In this function the p-value matrix has predictors as rows and outcomes
as columns, so "per_outcome" corrects within each column
(each variable in outcome_vars).
res_matrix <- PlotCorrelationsHeatmap(
mtcars,
predictor_vars = c("disp", "hp", "drat", "wt"),
outcome_vars = c("mpg", "qsec"),
fdr_scope = "matrix"
)
res_per_outcome <- PlotCorrelationsHeatmap(
mtcars,
predictor_vars = c("disp", "hp", "drat", "wt"),
outcome_vars = c("mpg", "qsec"),
fdr_scope = "per_outcome"
)The unadjusted p-values are identical by construction:
round(res_matrix$p$p, 5) # res$p is an alias for res$Unadjusted
#> mpg qsec
#> disp 0e+00 0.01314
#> hp 0e+00 0.00001
#> drat 2e-05 0.61958
#> wt 0e+00 0.33887
all.equal(res_matrix$p$p, res_per_outcome$p$p)
#> [1] TRUEThe FDR-adjusted p-values differ (res$p_fdr is an alias
for res$FDRCorrected):
round(res_matrix$p_fdr$p, 5) # one family of 8 tests
#> mpg qsec
#> disp 0e+00 0.01753
#> hp 0e+00 0.00001
#> drat 3e-05 0.61958
#> wt 0e+00 0.38728
round(res_per_outcome$p_fdr$p, 5) # two families of 4 tests each
#> mpg qsec
#> disp 0e+00 0.02629
#> hp 0e+00 0.00002
#> drat 2e-05 0.61958
#> wt 0e+00 0.45182Why do they differ? The Benjamini-Hochberg adjustment scales each
p-value by (number of tests in the family) / (rank within the family).

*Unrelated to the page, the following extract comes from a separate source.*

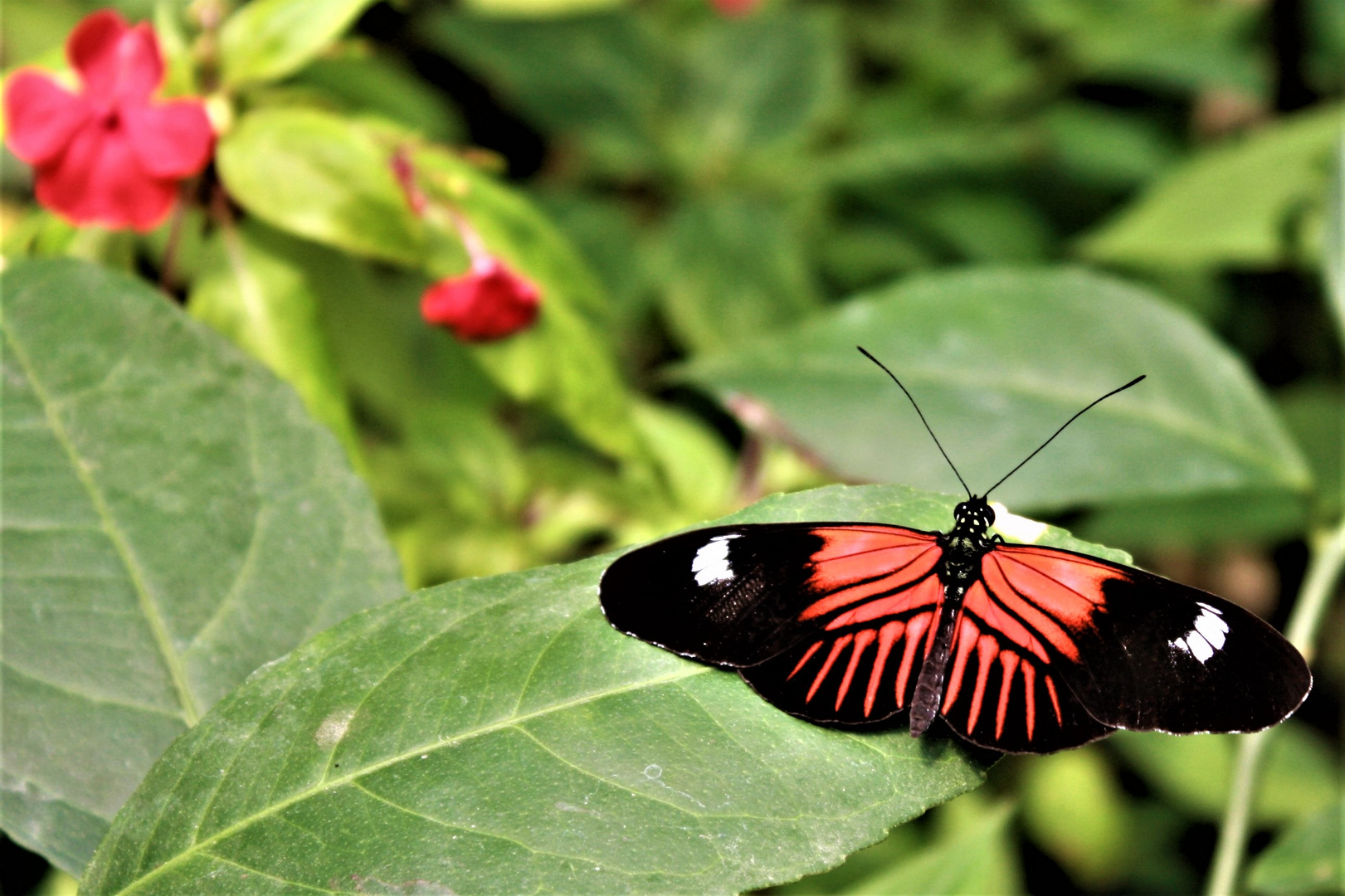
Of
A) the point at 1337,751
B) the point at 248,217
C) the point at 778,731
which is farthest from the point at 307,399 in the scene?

Under "matrix" scope, mpg and
qsec tests compete in one ranking of 8 tests. Under
"per_outcome" scope, the 4 mpg tests are
ranked only against each other, and likewise for qsec - so
a strong predictor of a “mostly null” outcome is no longer penalized for
significant tests that belong to a different outcome, and vice
versa.
The FDR-starred heatmaps reflect the same difference:
res_matrix$p_fdr$plot
res_per_outcome$p_fdr$plot

Choosing a scope
- Use
"matrix"(the default) when you view the whole screen as one discovery exercise - “which of all these relationships are real?” This is the more conservative choice for the individual outcome and is what every SciDataReportR version before 19.15.0 did. - Use
"per_outcome"when each outcome is a separate scientific question and you want the error rate controlled within each outcome’s own set of tests - a common convention when outcomes will be reported in separate results sections or figures.
Whichever you choose, report it: the two scopes answer different questions, and the choice should be made before looking at the results.